Scene question records:
[start]
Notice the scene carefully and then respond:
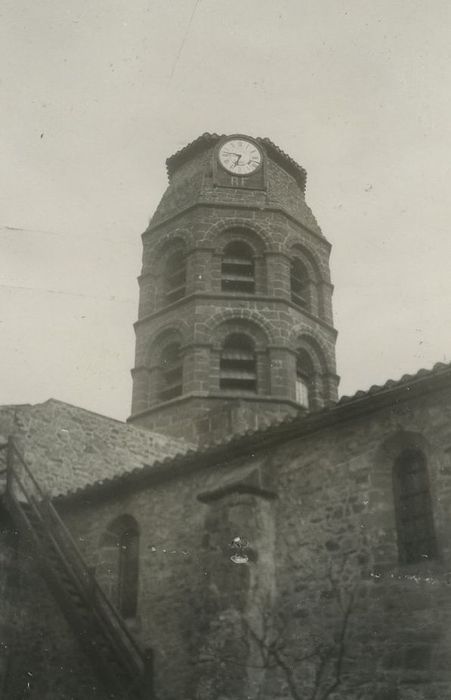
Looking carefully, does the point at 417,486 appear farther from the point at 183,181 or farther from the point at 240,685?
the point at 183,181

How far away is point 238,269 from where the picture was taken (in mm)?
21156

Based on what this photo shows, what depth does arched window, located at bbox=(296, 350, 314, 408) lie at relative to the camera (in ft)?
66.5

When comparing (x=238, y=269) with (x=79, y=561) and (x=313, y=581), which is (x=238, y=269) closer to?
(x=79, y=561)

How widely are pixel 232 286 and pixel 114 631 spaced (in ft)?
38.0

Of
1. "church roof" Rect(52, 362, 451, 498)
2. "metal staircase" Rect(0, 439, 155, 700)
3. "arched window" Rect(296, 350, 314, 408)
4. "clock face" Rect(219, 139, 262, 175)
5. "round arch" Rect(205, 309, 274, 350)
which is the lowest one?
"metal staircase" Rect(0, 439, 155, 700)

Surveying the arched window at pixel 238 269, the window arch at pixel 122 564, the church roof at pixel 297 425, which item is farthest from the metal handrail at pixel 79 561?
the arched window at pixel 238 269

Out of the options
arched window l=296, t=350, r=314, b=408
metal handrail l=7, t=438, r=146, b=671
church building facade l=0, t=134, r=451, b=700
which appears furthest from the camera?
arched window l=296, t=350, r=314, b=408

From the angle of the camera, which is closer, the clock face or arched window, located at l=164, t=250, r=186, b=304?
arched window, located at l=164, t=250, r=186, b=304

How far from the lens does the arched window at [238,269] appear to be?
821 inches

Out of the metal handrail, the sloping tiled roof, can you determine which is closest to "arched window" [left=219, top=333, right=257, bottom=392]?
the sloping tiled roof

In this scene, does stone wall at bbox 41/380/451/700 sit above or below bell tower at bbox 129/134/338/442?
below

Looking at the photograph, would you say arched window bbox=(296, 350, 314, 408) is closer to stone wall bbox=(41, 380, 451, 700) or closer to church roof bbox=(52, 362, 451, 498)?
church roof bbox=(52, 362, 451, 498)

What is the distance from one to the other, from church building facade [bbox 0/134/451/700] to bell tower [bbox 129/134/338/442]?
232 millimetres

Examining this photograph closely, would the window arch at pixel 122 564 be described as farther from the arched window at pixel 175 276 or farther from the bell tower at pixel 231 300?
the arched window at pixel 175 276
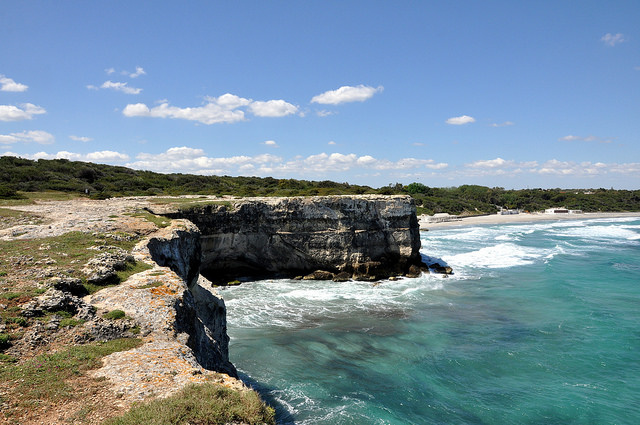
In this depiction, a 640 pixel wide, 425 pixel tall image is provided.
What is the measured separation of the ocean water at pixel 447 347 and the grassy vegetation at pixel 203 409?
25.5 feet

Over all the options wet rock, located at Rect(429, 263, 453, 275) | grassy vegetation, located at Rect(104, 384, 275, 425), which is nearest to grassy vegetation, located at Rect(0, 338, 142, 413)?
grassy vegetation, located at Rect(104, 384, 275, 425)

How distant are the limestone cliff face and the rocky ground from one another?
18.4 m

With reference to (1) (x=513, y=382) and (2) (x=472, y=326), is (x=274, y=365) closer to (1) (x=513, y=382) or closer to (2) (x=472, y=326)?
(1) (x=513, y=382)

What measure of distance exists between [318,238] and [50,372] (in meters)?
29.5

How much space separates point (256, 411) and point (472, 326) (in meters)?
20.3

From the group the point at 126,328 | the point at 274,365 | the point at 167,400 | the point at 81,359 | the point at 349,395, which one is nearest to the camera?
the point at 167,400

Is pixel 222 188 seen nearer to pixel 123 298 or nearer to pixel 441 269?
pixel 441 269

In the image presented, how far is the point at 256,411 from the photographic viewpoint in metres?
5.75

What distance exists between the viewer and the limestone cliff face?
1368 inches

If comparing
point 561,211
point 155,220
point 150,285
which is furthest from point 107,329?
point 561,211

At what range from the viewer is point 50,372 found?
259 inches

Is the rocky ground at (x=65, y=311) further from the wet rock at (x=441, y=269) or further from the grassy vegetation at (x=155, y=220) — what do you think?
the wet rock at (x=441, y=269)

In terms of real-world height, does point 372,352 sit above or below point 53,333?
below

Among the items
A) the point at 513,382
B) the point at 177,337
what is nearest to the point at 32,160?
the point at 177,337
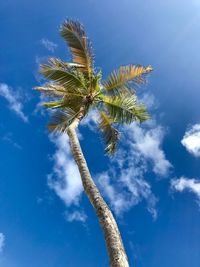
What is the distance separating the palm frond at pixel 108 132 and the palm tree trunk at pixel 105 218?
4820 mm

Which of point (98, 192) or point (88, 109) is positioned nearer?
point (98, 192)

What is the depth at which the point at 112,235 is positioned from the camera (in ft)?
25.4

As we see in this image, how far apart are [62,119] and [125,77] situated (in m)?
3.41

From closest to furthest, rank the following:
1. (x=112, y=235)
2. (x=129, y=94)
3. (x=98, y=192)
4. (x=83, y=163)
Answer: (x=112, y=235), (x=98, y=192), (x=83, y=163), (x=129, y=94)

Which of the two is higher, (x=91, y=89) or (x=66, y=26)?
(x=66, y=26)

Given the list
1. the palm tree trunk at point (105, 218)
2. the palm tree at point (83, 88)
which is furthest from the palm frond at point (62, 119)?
[end]
[start]
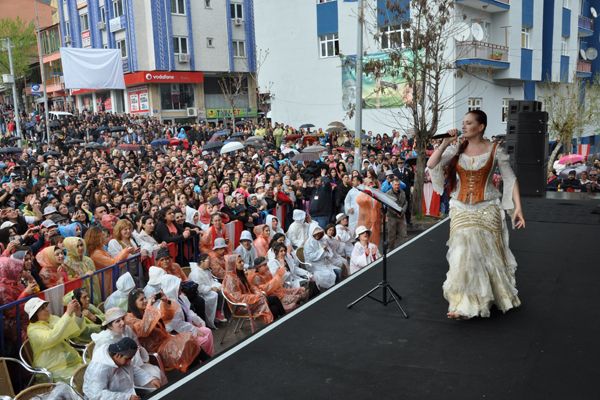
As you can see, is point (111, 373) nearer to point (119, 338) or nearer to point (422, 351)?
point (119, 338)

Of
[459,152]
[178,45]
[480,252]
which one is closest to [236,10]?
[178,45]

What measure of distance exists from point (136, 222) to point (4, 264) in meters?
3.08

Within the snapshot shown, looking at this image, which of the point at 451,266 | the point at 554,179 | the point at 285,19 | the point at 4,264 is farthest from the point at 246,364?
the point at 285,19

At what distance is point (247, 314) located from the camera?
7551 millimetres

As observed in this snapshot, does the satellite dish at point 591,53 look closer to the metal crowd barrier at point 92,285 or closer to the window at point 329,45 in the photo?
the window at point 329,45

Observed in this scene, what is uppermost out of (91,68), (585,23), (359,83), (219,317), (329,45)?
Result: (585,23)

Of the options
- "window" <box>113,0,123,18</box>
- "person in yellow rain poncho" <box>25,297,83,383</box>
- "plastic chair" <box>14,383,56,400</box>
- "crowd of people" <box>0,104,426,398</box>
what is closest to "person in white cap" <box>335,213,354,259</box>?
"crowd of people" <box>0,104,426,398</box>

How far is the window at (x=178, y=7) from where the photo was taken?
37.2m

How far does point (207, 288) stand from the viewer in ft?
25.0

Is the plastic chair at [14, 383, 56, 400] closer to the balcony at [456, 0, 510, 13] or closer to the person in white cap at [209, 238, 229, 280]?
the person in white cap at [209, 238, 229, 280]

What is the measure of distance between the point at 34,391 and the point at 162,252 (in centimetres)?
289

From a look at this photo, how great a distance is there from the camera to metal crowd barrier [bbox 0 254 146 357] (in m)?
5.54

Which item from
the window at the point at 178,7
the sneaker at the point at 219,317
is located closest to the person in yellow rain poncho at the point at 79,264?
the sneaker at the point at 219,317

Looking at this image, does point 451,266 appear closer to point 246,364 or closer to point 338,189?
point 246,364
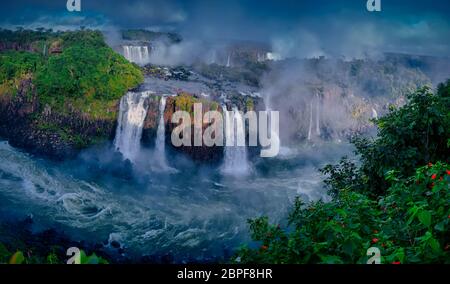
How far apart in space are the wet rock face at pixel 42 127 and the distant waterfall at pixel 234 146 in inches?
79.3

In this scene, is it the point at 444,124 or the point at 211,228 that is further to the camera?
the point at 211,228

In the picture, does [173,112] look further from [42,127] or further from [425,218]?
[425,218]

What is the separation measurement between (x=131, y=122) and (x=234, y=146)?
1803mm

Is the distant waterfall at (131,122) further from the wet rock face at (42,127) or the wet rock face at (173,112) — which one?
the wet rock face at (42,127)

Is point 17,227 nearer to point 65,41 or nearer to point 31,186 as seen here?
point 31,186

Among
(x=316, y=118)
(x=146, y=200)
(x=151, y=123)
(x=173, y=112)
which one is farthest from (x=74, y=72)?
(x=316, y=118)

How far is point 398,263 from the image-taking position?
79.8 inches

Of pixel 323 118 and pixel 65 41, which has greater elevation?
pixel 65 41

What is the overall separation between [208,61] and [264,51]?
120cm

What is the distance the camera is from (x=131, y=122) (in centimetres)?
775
[end]
## WHAT IS NEEDED
Copy the rows, starting at the line that contains "Within the snapshot" and stopping after the line that contains "7551 millimetres", and change "farthest" to "most distant" while keeping everything else the same.

## THE OUTPUT
Within the snapshot shown, looking at this image, which of the point at 451,266 | the point at 554,179 | the point at 285,19 | the point at 4,264 is most distant from the point at 246,364?
the point at 285,19

At what distance is point (247, 314) located from the camera?
7551 millimetres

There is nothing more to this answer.